/Legend

Primary LanguageCuda

Legend: A Lightweight Heterogeneous System for Learning Massive Knowledge Graph Embeddings

Legend is a lightweight heterogeneous system for efficient and cost-effective graph embedding learning, comprising a CPU, a GPU and an NVMe SSD. It adopts a novel workflow that reconsiders data placement and meticulously assigning tasks to leverage the unique strengths of each hardware component. A prefetch-friendly order is proposed to support embedding prefetching from NVMe SSD to GPU. Furthermore, it also optimize GPU-NVMe SSD direct access and GPU computing to achieve better performance.

Environment preparation

Requiements

  • Python 3.8
  • CUDA 11.1
  • torch 1.7.1
  • Samsung 980 NVMe SSD
  • Nvidia A100 GPU

Compiling Nvidia Driver

The Nvidia driver kernel sources are typically installed in /usr/src/. Following commands are used to get the kernel symbols.

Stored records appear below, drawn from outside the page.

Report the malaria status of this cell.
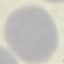
Uninfected.

image type = cell patch, automatically extracted from a larger field of view and resized to 64 × 64 pixels
stain = Giemsa
capture = smartphone through the microscope eyepiece
preparation = thin blood smear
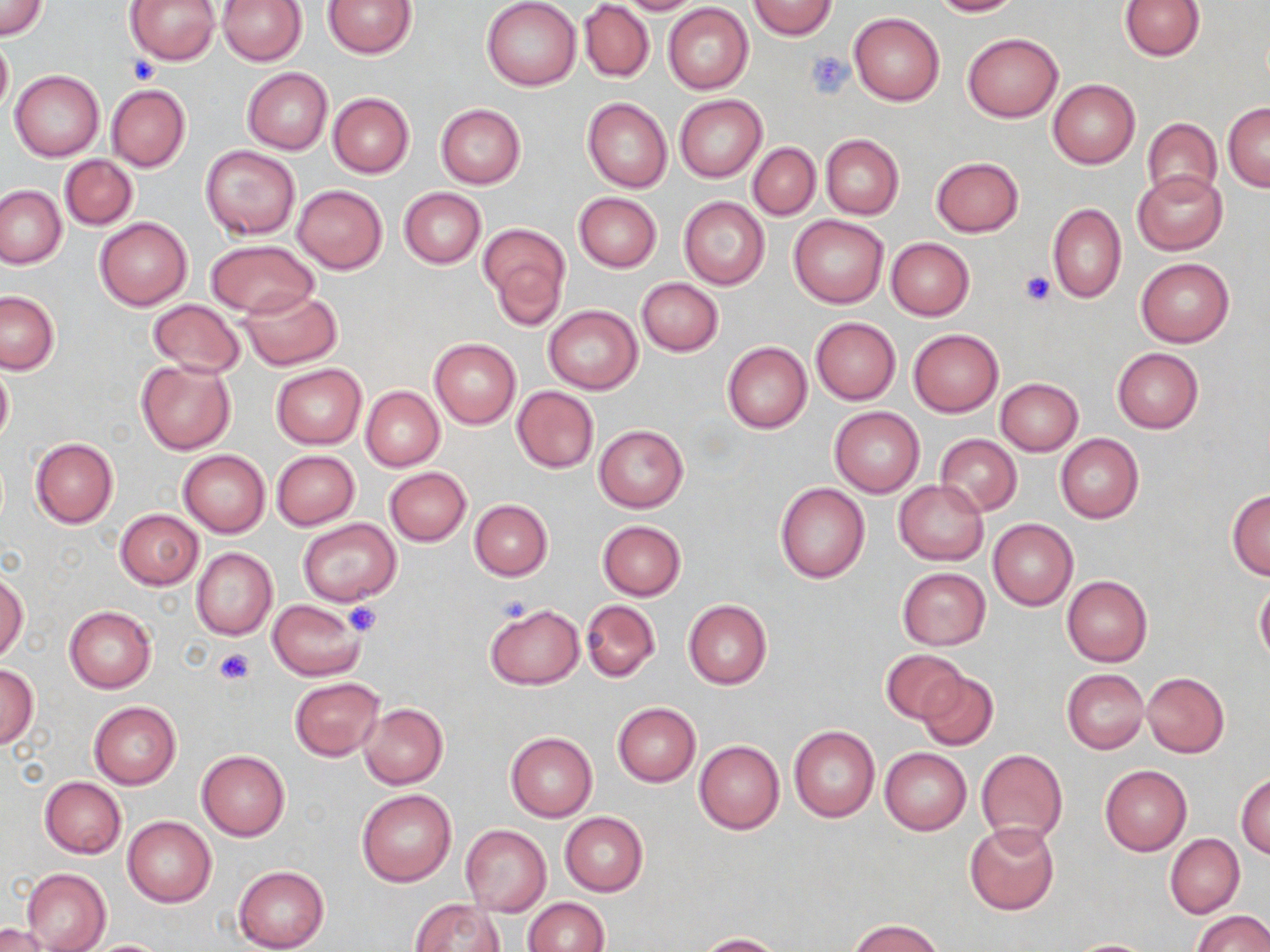
Approximate bounding boxes as (x1,y1)-(x2,y2) corner pairs in pixels. Platelet locations: (805,52)-(853,99), (126,56)-(160,84), (1018,270)-(1055,306), (492,592)-(535,627), (344,601)-(383,637), (214,648)-(253,686). Uninfected red blood cell locations: (126,0)-(220,64), (216,0)-(307,65), (324,0)-(417,58), (481,0)-(581,91), (616,0)-(706,14), (929,0)-(1022,16), (0,1)-(48,41), (747,1)-(838,39), (1120,1)-(1206,61), (580,2)-(653,82), (663,4)-(753,94), (849,12)-(945,105), (963,32)-(1062,121), (0,34)-(12,121), (242,68)-(333,154), (10,70)-(105,160), (1047,80)-(1140,168), (106,84)-(191,171), (327,92)-(414,177), (674,94)-(768,183), (582,97)-(673,193), (1223,102)-(1270,191), (435,104)-(526,189), (1140,117)-(1222,204), (821,134)-(903,219), (748,142)-(820,220), (200,145)-(300,239), (60,155)-(137,229), (931,156)-(1025,236), (1133,170)-(1227,255), (0,184)-(65,268), (292,185)-(387,274), (399,187)-(486,268), (573,194)-(661,273), (678,197)-(770,289), (1047,204)-(1126,303), (788,214)-(889,308), (94,217)-(192,310), (479,222)-(569,326), (885,238)-(973,320), (204,239)-(318,319), (1135,258)-(1235,348), (636,278)-(723,355), (238,288)-(343,370), (0,291)-(59,375), (148,299)-(245,378), (543,306)-(641,394), (811,317)-(900,405), (908,329)-(1004,417), (428,338)-(520,429), (722,341)-(812,433), (1112,348)-(1203,434), (135,359)-(236,454), (0,361)-(13,448), (271,364)-(365,449), (995,377)-(1083,455), (512,386)-(599,473), (360,387)-(444,472), (830,406)-(924,498), (593,424)-(688,513), (1056,433)-(1144,524), (935,434)-(1022,516), (29,437)-(118,528), (179,450)-(270,537), (272,451)-(359,530), (384,467)-(471,545), (893,480)-(987,565), (774,482)-(868,583), (1226,489)-(1270,580), (470,499)-(552,580), (115,509)-(203,589), (298,519)-(401,606), (989,519)-(1078,610), (596,520)-(686,600), (191,547)-(277,640), (897,568)-(991,650), (0,570)-(28,661), (1062,575)-(1153,667), (1254,582)-(1270,665), (268,599)-(366,680), (580,599)-(660,681), (683,600)-(772,690), (484,603)-(583,689), (64,605)-(157,693), (880,649)-(967,726), (1,664)-(38,748), (916,669)-(998,753), (1062,669)-(1148,753), (1142,672)-(1230,759), (290,678)-(384,761), (88,702)-(181,790), (611,702)-(700,787), (358,703)-(447,789), (789,726)-(880,822), (505,732)-(598,822), (695,740)-(784,834), (879,747)-(971,834), (975,749)-(1067,845), (196,750)-(289,840), (1099,765)-(1191,855), (1235,773)-(1270,858), (40,777)-(125,858), (357,788)-(457,887), (560,812)-(648,896), (122,816)-(216,907), (965,822)-(1059,915), (460,824)-(551,915), (1165,834)-(1244,917), (234,866)-(329,952), (20,868)-(110,952), (523,898)-(609,952), (408,899)-(503,952), (1193,911)-(1270,952), (846,918)-(947,952), (0,924)-(56,952), (696,932)-(783,951), (81,938)-(174,951), (1064,938)-(1159,951). Slide-level diagnosis: negative for blood parasites. Single field of view. May-Grünwald-Giemsa stain. Captured at 1000x magnification. Optical microscopy. Image is 1270×952 pixels. Thin blood film.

$ cd /usr/src/nvidia-550.54.15
$ sudo make

Unbinding NVMe Driver

The default NVMe driver should be unbind first before install the customized NVMe driver. The PCI ID of the NVMe SSD is required to do this, which can be find by using lspci. We assume the PCI ID is 86:00.0. The NVMe driver can be unbinded using following commands.

$ echo -n "0000:86:00.0" > /sys/bus/pci/devices/0000\:86\:00.0/driver/unbind

Project Building

From the project root directory, do the following:

$ mkdir build; cd build
$ cmake
$ make libnvm
$ make benchmarks

After this, the libnvm kernel module have to be compiled. In the build directory, do the following:

$ cd module
$ make

Subsequently, we need to load the custom libnvm kernel module in the module directory. It can be loaded and unloaded with the following:

$ sudo make load
$ sudo make unload

This should create a /dev/libnvm0 device file, representing the disk's BAR0.

Datasets

Each dataset can be obtained from the following links.

Dataset Nodes Edges Relations Link
FB15k 15k 592k 1345 https://dl.fbaipublicfiles.com/starspace/fb15k.tgz
LiveJournal 4.8M 68M - https://snap.stanford.edu/data/soc-LiveJournal1.txt.gz
Twitter 41.6M 1.46B - https://snap.stanford.edu/data/twitter-2010.txt.gz
Freebase86m 86.1M 304.7M 14824 https://data.dgl.ai/dataset/Freebase.zip

Example Running

The executable files are located in build/bin

To train without NVMe SSD, we can run the code with the followings commands.

$ ./nvm-train-nonvme

The dataset used to train should be modified in the code ./benchmarks/train_nonvme/main.cu.

To train with NVMe SSD, we can run the code with the followings commands.

$ ./nvm-train-nvme --ctrl=/dev/libnvm0 --threads=4096 --page_size=32768 --queue_pairs=8 --queue_depth=1024
  • ctrl is the path of the custom NVMe controller file.
  • threads specifies the threads used to load data from NVMe SSD.
  • page_size denotes the size of each IO request.
  • queue_pairs indicates the number of queues in the NVMe controller.
  • queue_depth specifies the queue depth per queue.

The dataset used to train should be modified in the code ./benchmarks/train_nvme/main.cu.

Acknowledgments

The GPU-SSD direct access module of this project is built on top of an open-source codebase available here. We employ the framework of this codebase and develop a customized queue management mechanism (submission queue inserting, doorbell ringing, and completion queue polling) to improve the throughput between GPU and SSD.